In the draft proposal, teams would still not be permitted to select players under the age of 16. All prospects are subject to mandatory drug testing. The league also isn’t changing the list of countries that qualify as sources for international prospects in a draft, though Castrovince writes that “in an effort to grow the game, clubs would receive supplemental selections for drafting and signing players from non-traditional international baseball countries.”
Beyond the players selected over the 20 rounds, teams could also sign any eligible int’l prospects that weren’t selected, similar to how a flurry of signings of non-drafted players routinely follows the conclusion of the June amateur draft. Notably, teams would also be required to make all 20 of their picks rather than pass on any selection, though teams are allowed to trade any of their picks.
The signing deadline would take place three weeks after the end of the draft. The exact timing of said draft isn’t specified, whether it would take place around July 2 (the traditional opening of the international signing period), in January (when the last two int’l signing periods have opened due to the pandemic) or perhaps another spot on the calendar entirely.
In another interesting wrinkle, the order of the draft wouldn’t be tied to a team’s finish in the previous regular season. Instead, the 30 teams would be broken up into random groups of six, and then each group of six would be rotated through the draft order over a five-year period. For example, the Phillies, Blue Jays, Mariners, Dodgers, Brewers and Tigers could be all drawn together in one group and assigned the first six picks in a hypothetical 2023 international draft. For the 2024 draft, those same six teams would then be shuffled down to the 7-12 spots, while another group of six clubs got their turn at the top of the board.

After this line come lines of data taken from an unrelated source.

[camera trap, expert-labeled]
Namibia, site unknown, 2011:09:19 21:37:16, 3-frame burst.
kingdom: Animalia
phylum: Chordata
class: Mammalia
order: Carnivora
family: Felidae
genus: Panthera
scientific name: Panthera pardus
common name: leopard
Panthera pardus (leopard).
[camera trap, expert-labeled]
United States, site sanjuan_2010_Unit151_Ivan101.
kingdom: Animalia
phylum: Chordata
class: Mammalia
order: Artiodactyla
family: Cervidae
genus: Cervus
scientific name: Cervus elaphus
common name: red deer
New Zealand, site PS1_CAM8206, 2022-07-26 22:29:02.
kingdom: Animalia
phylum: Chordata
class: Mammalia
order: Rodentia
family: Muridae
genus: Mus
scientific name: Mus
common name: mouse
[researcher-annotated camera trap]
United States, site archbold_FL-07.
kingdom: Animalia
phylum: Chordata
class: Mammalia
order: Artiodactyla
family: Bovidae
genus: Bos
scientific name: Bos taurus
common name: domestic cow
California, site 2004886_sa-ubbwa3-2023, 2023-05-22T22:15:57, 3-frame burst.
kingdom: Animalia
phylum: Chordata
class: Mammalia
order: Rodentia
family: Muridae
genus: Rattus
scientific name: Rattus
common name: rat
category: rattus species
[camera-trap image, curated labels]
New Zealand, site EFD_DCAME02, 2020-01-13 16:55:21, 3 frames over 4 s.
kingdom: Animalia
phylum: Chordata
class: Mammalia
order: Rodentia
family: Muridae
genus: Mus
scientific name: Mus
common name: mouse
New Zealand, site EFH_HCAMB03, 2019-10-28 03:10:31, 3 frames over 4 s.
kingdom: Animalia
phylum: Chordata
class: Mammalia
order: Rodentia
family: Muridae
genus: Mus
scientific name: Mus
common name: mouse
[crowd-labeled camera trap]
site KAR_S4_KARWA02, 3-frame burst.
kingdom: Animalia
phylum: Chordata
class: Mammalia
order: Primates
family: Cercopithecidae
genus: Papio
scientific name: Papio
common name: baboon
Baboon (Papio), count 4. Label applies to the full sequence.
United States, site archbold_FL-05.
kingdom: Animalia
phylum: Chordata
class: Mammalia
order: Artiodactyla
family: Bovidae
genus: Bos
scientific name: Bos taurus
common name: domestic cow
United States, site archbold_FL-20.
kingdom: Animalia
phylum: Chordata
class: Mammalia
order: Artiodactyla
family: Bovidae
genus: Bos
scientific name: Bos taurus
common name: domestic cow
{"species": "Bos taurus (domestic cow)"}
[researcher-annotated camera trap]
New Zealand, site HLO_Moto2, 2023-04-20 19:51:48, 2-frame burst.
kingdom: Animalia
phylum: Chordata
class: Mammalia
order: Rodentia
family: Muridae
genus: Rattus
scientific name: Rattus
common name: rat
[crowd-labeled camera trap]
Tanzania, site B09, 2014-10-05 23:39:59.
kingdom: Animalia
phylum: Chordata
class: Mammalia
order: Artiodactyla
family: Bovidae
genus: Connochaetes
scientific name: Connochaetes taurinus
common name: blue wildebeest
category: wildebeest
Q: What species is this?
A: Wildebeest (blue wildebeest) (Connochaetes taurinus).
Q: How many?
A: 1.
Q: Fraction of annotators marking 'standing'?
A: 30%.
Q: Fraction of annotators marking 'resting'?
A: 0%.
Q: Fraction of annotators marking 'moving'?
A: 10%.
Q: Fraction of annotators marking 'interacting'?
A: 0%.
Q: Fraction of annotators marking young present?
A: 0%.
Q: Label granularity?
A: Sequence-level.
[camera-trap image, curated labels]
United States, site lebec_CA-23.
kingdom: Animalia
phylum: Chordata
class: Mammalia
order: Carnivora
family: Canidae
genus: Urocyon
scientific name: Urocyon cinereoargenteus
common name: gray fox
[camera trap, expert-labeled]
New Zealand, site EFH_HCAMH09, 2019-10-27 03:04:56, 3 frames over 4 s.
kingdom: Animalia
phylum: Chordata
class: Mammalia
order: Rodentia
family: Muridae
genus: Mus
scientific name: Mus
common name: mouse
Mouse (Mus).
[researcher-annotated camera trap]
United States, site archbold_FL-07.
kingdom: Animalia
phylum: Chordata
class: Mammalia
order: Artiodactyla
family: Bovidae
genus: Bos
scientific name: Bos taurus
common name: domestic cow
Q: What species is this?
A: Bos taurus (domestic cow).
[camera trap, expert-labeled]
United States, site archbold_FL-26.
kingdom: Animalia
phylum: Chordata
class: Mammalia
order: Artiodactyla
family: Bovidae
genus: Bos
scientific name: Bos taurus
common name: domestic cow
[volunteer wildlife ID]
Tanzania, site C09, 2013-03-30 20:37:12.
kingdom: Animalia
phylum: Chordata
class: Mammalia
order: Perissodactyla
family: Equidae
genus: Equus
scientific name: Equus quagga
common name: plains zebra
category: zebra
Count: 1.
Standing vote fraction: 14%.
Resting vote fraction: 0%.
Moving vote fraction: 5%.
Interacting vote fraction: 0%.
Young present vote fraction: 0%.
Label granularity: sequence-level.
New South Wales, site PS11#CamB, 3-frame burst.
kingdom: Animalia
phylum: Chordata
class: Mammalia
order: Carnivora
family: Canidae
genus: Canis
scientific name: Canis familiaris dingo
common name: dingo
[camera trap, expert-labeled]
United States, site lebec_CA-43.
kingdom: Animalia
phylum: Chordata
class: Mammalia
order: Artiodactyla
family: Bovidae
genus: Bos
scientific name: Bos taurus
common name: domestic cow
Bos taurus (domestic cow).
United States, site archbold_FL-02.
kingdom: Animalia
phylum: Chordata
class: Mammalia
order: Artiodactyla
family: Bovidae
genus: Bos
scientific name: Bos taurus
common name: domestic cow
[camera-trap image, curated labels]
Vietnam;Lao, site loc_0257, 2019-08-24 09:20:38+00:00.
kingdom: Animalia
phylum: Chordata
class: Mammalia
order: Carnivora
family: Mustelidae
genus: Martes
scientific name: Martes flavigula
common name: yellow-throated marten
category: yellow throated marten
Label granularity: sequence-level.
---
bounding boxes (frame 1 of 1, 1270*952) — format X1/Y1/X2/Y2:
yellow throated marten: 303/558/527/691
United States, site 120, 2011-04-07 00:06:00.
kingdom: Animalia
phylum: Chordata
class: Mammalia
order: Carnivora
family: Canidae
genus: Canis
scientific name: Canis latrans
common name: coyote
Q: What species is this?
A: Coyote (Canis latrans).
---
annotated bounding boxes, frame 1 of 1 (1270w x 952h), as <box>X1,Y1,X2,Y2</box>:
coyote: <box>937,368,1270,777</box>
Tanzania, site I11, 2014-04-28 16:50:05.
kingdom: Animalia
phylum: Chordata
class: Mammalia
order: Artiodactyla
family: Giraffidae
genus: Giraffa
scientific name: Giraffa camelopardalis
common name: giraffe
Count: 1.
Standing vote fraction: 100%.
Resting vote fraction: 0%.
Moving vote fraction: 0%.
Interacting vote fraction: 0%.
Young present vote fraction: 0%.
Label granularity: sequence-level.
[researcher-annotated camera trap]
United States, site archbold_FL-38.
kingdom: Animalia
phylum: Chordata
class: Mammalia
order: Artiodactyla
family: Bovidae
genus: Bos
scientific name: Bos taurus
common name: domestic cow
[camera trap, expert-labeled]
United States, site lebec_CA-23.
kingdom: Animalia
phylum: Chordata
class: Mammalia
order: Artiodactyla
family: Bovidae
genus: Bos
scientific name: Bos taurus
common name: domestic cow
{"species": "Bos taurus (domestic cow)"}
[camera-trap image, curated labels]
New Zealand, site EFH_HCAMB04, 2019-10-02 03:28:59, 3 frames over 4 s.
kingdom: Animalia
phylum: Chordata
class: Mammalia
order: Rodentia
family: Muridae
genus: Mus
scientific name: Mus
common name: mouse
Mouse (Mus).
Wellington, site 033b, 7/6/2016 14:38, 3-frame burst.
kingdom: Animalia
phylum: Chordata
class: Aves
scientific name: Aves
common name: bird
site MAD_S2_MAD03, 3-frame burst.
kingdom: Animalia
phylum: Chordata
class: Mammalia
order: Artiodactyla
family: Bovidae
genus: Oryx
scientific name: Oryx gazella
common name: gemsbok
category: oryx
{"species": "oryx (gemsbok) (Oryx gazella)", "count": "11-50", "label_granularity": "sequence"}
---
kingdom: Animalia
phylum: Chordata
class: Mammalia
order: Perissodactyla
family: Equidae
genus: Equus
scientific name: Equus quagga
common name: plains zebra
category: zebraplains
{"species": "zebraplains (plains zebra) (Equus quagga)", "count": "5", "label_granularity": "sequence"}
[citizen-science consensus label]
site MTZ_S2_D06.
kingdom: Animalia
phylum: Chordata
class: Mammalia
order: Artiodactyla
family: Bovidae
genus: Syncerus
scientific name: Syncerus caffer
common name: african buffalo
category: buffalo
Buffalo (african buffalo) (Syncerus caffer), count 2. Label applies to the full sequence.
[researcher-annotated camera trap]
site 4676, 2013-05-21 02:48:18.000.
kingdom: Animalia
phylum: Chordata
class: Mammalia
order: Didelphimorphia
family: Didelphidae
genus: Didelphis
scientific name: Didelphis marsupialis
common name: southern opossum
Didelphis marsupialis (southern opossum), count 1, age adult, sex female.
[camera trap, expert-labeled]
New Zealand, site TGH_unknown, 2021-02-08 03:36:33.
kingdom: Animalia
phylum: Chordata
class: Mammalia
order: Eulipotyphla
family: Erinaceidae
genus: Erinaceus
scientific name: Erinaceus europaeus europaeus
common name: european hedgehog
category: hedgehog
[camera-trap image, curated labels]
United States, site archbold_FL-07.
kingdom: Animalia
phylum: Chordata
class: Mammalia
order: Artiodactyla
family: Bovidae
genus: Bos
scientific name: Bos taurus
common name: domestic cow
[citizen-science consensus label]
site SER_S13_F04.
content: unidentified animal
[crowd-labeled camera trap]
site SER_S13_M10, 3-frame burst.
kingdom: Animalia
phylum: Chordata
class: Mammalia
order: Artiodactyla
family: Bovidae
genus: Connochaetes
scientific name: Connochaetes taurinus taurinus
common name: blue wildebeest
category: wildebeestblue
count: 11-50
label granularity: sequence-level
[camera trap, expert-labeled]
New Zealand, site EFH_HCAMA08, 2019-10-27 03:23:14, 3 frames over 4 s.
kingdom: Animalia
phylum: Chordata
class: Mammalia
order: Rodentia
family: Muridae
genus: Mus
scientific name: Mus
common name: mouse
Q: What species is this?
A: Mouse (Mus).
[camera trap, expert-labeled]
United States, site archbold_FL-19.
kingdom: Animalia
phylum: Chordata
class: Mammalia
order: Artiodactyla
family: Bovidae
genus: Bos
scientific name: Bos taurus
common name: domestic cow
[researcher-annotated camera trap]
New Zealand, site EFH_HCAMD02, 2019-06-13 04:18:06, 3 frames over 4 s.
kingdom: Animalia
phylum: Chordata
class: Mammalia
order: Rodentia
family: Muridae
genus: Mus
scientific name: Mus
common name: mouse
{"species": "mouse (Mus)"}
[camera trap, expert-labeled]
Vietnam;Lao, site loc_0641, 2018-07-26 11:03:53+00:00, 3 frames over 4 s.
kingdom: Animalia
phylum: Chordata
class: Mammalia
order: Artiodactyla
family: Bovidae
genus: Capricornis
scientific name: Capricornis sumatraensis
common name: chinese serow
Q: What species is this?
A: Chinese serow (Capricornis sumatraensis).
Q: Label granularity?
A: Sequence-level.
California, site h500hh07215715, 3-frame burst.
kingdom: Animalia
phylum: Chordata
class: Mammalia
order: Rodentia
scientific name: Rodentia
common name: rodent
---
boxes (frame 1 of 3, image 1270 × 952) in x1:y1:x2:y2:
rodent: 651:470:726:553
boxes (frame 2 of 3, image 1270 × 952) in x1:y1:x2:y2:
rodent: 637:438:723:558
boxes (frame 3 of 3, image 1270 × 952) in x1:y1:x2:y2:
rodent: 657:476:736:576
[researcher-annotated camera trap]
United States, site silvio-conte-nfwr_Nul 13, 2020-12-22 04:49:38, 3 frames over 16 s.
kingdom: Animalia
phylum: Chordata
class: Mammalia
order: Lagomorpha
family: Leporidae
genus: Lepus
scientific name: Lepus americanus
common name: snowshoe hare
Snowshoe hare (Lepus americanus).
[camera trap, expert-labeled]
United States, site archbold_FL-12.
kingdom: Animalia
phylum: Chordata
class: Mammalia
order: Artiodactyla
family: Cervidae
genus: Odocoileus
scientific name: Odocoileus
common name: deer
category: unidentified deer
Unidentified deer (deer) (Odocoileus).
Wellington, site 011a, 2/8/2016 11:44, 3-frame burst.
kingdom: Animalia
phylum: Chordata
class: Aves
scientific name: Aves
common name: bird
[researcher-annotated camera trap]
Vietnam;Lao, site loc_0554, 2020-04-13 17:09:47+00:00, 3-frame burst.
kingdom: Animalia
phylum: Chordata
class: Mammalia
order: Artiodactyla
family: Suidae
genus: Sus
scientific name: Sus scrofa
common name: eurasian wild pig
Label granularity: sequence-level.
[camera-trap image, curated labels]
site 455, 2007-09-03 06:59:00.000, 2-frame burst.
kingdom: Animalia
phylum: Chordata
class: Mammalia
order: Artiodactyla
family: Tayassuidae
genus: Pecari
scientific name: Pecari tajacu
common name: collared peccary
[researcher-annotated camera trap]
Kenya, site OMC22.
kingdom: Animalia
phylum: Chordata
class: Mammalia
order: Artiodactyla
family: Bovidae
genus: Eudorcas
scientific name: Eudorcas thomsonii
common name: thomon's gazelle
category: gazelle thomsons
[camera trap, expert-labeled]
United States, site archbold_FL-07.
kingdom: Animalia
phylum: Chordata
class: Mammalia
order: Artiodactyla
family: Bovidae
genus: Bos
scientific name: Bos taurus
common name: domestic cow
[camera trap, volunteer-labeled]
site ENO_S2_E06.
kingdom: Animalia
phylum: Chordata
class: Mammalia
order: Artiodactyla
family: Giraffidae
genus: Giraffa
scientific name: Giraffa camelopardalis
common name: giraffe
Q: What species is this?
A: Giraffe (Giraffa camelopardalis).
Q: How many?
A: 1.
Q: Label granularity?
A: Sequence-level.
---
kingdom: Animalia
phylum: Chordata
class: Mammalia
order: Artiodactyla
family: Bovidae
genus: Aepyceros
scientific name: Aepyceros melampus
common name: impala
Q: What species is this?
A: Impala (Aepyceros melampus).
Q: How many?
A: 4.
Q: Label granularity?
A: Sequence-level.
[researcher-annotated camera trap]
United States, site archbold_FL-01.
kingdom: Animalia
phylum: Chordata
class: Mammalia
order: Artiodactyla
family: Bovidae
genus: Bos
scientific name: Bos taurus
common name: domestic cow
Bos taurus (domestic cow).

The idea is, as Castrovince writes, to give all 30 teams “equal access to international talent over the life of the CBA.” It is fair to speculate whether the MLBPA could use this same logic in their other negotiations with the league over changes to the June amateur draft, since decoupling the draft order from regular-season record whatsoever would certainly seem to solve the union’s concerns about teams tanking. However, the two sides seem to have agreed in principle on the idea of a lottery for at least some of the top picks of the amateur draft, even if the owners and players have yet to settle on the exact number teams involved in the lottery.